Items listed in a dataset:
** BEGIN **

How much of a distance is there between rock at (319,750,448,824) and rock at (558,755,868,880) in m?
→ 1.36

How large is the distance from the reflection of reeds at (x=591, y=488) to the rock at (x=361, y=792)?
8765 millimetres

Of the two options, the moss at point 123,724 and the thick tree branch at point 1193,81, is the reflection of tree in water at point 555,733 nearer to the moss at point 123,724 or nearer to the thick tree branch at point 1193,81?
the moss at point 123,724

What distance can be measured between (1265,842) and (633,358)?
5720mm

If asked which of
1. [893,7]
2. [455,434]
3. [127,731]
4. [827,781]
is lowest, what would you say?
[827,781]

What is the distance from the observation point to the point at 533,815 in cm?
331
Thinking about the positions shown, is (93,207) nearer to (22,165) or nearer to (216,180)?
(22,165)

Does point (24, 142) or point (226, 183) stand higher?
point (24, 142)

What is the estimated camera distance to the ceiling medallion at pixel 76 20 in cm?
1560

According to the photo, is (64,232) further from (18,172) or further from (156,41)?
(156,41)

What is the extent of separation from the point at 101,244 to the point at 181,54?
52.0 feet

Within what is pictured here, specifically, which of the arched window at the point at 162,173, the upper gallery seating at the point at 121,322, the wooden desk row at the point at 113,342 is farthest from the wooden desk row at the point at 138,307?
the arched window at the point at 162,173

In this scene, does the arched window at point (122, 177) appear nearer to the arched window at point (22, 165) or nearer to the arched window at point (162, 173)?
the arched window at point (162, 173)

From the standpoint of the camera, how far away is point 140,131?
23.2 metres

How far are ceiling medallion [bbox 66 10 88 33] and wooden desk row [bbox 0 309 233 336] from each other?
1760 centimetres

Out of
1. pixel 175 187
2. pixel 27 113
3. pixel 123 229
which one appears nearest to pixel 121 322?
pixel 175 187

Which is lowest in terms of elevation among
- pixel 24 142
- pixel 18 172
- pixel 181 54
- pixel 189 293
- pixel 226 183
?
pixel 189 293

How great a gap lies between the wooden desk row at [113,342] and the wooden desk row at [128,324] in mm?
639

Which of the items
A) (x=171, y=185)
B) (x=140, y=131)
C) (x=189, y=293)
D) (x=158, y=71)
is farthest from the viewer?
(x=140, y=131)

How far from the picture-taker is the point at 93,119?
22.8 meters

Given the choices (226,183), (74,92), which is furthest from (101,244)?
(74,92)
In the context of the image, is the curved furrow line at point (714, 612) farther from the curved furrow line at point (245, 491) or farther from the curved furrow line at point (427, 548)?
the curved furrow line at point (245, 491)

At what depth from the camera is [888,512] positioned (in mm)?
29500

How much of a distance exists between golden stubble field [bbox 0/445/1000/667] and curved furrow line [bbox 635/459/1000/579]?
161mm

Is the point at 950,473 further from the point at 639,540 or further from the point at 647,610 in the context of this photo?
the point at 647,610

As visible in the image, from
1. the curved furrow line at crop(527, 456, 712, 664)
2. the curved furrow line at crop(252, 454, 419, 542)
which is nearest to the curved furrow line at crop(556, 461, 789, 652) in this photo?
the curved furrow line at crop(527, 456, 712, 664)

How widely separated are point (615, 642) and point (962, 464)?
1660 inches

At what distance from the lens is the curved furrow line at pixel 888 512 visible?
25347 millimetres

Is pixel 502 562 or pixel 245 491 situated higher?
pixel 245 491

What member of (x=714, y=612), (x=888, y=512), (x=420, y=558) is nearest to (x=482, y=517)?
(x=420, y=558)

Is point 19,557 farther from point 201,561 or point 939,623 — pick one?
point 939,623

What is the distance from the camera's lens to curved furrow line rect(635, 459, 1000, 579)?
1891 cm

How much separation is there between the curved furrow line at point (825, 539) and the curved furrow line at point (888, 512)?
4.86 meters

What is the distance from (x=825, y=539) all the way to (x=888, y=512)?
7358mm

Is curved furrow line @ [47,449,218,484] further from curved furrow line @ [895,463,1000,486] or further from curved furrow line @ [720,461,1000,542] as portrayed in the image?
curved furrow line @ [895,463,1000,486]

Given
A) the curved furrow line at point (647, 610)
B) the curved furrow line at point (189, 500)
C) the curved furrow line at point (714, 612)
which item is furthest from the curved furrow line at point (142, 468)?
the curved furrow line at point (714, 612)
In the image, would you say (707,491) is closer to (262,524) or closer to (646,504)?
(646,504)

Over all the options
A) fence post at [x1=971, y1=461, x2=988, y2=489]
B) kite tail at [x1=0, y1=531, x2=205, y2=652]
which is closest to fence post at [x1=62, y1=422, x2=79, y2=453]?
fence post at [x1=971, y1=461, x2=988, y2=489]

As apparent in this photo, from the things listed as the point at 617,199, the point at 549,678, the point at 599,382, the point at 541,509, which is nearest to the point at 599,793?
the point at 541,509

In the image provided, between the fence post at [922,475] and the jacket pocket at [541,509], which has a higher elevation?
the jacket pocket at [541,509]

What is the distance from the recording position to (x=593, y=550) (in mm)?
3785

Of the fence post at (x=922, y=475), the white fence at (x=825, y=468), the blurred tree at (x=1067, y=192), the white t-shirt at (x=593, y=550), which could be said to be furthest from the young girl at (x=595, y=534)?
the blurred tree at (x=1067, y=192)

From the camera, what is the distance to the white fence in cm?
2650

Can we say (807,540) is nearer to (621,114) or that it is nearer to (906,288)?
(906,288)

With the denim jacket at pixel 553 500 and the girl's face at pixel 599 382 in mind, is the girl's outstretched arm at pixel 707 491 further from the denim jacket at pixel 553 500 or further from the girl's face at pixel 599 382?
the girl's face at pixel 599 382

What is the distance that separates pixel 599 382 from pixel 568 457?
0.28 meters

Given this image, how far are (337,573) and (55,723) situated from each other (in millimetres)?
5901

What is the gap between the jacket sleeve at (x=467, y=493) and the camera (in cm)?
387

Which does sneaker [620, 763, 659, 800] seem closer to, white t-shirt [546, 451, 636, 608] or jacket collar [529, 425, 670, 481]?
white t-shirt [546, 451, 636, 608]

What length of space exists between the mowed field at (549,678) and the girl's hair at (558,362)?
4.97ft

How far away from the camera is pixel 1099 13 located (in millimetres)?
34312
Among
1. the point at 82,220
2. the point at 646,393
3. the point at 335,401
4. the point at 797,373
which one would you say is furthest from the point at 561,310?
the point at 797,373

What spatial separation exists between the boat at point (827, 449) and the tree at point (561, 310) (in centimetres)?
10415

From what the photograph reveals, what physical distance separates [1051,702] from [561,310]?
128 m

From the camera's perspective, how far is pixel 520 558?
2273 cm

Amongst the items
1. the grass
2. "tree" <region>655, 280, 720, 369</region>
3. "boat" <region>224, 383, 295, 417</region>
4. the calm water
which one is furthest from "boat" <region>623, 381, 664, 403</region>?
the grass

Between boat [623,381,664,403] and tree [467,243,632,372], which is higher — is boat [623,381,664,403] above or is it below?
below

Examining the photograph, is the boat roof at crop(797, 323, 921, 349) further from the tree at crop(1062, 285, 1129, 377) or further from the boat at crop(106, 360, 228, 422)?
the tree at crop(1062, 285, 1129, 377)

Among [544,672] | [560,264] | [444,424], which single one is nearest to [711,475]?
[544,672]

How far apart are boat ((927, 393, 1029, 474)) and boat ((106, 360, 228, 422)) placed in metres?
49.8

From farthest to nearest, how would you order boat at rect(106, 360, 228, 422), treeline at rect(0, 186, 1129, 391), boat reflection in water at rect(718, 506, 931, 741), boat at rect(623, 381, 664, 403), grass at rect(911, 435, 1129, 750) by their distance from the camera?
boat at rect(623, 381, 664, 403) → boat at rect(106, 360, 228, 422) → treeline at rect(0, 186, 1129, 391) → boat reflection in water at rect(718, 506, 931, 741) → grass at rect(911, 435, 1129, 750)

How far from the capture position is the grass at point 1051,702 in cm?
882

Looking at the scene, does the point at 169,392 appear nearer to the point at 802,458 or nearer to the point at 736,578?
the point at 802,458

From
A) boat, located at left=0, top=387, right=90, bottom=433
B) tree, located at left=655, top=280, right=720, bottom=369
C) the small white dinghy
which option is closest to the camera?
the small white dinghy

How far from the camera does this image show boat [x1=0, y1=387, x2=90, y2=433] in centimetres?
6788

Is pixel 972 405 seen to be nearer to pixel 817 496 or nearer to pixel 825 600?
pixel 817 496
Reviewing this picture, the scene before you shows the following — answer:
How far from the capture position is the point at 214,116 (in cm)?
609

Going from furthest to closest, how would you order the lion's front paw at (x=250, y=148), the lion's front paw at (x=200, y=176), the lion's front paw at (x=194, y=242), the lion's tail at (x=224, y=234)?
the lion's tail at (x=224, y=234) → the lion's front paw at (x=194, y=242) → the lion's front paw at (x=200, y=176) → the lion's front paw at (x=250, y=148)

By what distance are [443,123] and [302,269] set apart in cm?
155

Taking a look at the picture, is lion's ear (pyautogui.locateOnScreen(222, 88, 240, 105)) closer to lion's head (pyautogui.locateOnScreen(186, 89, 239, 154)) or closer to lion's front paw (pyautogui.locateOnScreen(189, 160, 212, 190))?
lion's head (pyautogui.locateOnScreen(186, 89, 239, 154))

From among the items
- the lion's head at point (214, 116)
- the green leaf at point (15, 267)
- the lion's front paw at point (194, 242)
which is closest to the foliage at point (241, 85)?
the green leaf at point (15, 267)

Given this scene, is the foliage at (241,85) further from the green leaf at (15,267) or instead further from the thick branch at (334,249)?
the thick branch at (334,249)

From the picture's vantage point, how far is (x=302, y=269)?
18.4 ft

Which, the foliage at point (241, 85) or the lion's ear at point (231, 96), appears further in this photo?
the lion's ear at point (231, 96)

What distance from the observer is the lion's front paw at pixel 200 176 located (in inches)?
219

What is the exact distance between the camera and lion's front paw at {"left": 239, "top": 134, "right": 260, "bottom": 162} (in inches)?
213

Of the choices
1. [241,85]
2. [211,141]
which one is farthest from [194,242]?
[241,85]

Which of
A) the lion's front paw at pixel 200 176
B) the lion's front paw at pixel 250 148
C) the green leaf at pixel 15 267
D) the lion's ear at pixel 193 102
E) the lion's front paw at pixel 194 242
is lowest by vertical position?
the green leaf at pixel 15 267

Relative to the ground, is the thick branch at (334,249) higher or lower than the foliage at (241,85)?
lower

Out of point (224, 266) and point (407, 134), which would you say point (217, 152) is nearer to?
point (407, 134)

** END **

_Request_.
Only the lines from the one that contains "From among the items" through the last line should be repeated, each exactly as it stands, with both ends included.

_Solution_.
From among the items
- the lion's head at point (214, 116)
- the green leaf at point (15, 267)
- the lion's front paw at point (194, 242)
which is closest to the foliage at point (241, 85)?
the green leaf at point (15, 267)

Given this scene, is the foliage at (241,85) further from the green leaf at (15,267) or instead further from the thick branch at (334,249)?
the thick branch at (334,249)

From the picture's vantage point, how far is (x=302, y=269)?
18.4 ft

Which, the foliage at point (241, 85) or the lion's ear at point (231, 96), appears further in this photo?
the lion's ear at point (231, 96)

What distance from the observer is the lion's front paw at pixel 200 176 located (in inches)?
219

What is the exact distance between the camera and lion's front paw at {"left": 239, "top": 134, "right": 260, "bottom": 162} (in inches)?
213

Of the choices
1. [241,85]
2. [211,141]
which one is farthest from [194,242]?
[241,85]

Which of
A) the lion's front paw at pixel 200 176
B) the lion's front paw at pixel 250 148
C) the green leaf at pixel 15 267
D) the lion's ear at pixel 193 102
E) the lion's front paw at pixel 194 242
is lowest by vertical position?
the green leaf at pixel 15 267

Relative to the ground, is the thick branch at (334,249) higher or lower than the foliage at (241,85)?
lower

Out of point (224, 266) and point (407, 134), which would you say point (217, 152) is nearer to?
point (407, 134)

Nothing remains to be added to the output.